Source document:
================
Before the Swedish-Russian hostilities were concluded in Nystad (1721), the Swedish government did not accept the capitulation. Swedish intelligence operated in the occupied areas and interrogated people who escaped from these provinces to Sweden proper. In 1711 and 1712, Swedish naval units made several landfalls on the Estonian coast, burning villages and estates. Greater expeditions were planned during the same time, including a naval assault on Ösel (Saaremaa) in 1711 and a subsequent landfall with all Swedish troops stationed in Finland, but these plans were not executed. The last plan for a military recovery of the Baltic provinces was made in 1720, but this one too was not executed. The Swedish government further maintained an exiled administration of the Baltic dominions, and assigned vacant administrative positions until 1720. The Russian administration, under supreme command of Boris Sheremetev, reacted by prohibiting contacts of the local population to Sweden.

On 30 August 1721, the Treaty of Nystad formalized Russia's acquisition of the Baltic provinces and the respective capitulations in articles IX, X, XI and XII. Sweden had to relinquish her claims "forever", and strike the provinces from the royal title. Peter the Great in turn changed his title from tsar to imperator, and amended it with kniaz Estlandskyi, Livlandskyi i Korelskyi, i.e. duke of Estonia, Livonia and Karelia. However, reconquest of her former Baltic dominions remained a Swedish war aim in the century following the Great Northern War, since these territories were of high strategic importance and Livonia had been a major Swedish source for grain. Yet, none of the respective attempts during the Russo-Swedish wars of 1741–1743, 1788–1790 and 1808–1809 was successful. As Loit (2004) put it:

It was the acquisition of Estonia in the year of 1561, which marked the first step to Sweden's emergence as a European great power, and it was when the Baltic provinces were lost to Russia in 1710 (1721), during the Northern War, that Sweden was transformed into a second-class power again.

The acquisition of Estonia and Livonia introduced a new class of Baltic German nobles to Russian courts. During the following centuries, Baltic Germans were to occupy important positions in the Russian Empire. In 1795, Early Modern Russia completed her Baltic expansion with the acquisition of Courland by a capitulation similar to the Estonian and Livonian ones, following the Third Partition of the Polish-Lithuanian Commonwealth. The Baltic provinces retained their special status within the Russian Empire until tsar Nicholas I started to implement Russification policies in the 1840s. Between 1883 and 1905, under tsar Alexander III, nationalist policies resulted in changes in administration and education, before the 1905 Russian Revolution eased the situation. While after the conquest of the Baltic provinces Peter the Great had guaranteed that the German language retained its status as official language, Catherine II had introduced Russian as second official language, and in the 1880s, Russian was introduced as the second lingua franca.
================
Given records:

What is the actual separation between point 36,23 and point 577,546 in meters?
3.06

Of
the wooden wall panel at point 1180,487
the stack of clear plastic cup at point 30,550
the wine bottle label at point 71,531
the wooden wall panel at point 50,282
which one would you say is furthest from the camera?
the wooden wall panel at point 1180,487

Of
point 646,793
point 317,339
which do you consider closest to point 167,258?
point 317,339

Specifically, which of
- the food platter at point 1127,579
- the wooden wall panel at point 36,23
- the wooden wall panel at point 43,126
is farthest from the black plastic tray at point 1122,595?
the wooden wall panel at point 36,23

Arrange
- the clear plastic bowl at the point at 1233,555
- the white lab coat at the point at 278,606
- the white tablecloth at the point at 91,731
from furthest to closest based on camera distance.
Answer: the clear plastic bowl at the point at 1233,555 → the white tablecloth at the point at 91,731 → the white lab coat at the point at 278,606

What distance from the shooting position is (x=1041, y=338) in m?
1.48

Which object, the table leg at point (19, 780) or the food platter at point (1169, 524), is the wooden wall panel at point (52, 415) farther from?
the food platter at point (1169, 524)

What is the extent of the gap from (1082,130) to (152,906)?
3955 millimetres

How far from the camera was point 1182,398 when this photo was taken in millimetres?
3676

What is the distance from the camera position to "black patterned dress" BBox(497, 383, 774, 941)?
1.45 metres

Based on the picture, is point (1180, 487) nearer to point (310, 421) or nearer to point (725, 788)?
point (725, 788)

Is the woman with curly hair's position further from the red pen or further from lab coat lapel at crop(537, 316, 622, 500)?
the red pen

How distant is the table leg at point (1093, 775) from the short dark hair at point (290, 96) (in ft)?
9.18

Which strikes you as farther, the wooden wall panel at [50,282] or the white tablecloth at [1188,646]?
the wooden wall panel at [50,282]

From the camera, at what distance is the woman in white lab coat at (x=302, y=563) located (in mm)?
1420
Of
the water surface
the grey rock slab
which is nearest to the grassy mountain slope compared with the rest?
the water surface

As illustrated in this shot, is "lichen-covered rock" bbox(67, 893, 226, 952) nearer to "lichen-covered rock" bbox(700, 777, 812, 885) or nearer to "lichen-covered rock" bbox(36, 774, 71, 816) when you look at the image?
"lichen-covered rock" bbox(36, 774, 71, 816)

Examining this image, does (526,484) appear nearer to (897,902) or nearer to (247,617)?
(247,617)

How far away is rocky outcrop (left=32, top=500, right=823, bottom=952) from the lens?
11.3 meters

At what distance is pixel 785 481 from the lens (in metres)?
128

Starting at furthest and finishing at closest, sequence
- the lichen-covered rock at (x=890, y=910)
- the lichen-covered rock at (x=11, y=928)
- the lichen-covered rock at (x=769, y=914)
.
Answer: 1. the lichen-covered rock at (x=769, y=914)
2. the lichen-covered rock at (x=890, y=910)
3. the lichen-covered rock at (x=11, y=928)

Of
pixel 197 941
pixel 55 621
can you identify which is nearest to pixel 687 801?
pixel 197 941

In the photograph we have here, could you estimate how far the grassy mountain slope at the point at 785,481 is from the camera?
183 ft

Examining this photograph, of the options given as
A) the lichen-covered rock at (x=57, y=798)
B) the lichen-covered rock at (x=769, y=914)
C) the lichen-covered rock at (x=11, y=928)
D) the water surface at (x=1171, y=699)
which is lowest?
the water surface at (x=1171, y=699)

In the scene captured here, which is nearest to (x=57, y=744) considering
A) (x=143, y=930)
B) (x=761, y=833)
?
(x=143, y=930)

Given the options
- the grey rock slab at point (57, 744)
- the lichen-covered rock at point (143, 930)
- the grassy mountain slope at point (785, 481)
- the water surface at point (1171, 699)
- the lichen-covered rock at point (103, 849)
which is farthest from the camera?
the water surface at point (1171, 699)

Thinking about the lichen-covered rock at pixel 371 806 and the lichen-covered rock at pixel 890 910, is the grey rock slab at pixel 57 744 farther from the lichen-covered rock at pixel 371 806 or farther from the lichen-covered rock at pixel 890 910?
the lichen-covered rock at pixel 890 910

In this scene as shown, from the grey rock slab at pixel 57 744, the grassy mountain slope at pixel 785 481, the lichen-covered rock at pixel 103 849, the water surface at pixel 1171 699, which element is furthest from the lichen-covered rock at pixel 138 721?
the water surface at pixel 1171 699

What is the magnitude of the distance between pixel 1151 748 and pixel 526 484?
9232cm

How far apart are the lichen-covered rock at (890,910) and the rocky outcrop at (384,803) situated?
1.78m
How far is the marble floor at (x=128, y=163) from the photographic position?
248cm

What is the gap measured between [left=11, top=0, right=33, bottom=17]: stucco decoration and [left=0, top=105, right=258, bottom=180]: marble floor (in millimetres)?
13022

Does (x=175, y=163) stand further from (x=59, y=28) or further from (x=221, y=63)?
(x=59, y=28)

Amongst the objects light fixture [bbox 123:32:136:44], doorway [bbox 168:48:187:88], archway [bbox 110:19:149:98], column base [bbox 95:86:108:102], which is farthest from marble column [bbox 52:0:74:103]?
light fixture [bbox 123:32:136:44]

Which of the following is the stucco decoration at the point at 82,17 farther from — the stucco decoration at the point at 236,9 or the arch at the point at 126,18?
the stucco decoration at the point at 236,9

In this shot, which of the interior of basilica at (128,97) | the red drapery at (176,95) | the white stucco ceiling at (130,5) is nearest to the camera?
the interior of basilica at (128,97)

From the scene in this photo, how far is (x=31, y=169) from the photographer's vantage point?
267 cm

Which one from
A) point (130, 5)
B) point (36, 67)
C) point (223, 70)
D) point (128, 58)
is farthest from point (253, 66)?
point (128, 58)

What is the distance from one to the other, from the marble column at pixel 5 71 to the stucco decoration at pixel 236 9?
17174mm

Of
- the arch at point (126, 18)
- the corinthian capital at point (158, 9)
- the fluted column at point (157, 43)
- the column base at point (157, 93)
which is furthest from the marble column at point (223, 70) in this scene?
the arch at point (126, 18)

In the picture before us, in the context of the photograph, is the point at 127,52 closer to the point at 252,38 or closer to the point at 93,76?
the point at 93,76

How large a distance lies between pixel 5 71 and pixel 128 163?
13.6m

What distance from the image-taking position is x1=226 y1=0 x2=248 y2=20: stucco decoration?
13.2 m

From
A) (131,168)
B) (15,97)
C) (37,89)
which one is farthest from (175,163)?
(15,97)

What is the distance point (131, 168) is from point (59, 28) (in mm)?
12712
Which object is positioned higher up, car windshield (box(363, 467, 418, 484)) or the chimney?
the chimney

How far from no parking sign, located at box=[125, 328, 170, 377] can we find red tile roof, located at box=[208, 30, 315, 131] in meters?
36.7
================
What you will do:
1. According to the passage on Sweden's loss of the Baltic provinces, in what year did Russia acquire Courland?
2. Retype the passage on Sweden's loss of the Baltic provinces from "It was the acquisition" up to and including "second-class power again.".

Solutions to the exercise:
1. 1795

2.
It was the acquisition of Estonia in the year of 1561, which marked the first step to Sweden's emergence as a European great power, and it was when the Baltic provinces were lost to Russia in 1710 (1721), during the Northern War, that Sweden was transformed into a second-class power again.